• [Task instructions] Using the listing below, set down exactly the lines starting at the line that contains "Reklamní zápisník STONEBOOK tmavě modrý" and ending at the line that contains "Northland Maxi-Vaults", both included, and no others.

[Record set Boundary: Start]

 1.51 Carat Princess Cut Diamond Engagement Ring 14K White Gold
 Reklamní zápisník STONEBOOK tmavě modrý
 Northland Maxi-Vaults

[Record set Boundary: End]
[Record set Boundary: Start]

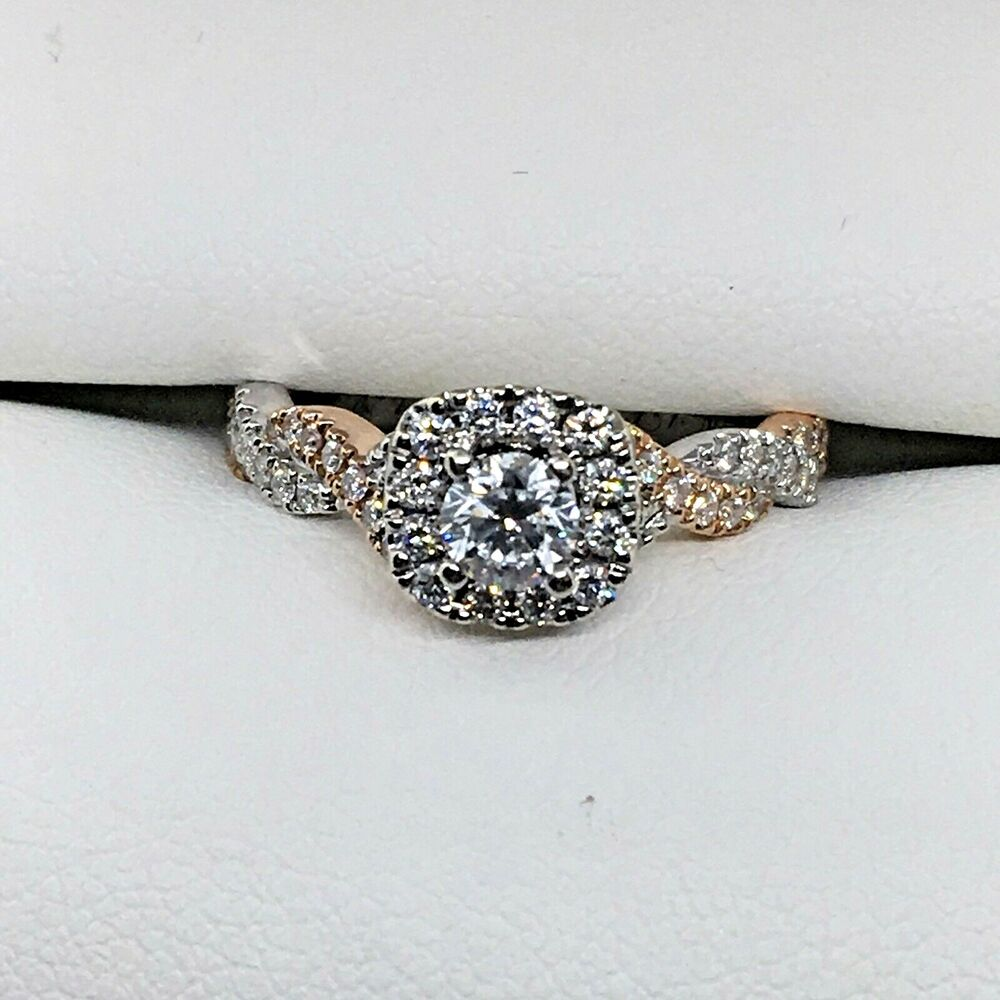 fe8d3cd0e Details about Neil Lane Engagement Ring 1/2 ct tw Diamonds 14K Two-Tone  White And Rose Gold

[Record set Boundary: End]

• [Task answer]
 Reklamní zápisník STONEBOOK tmavě modrý
 Northland Maxi-Vaults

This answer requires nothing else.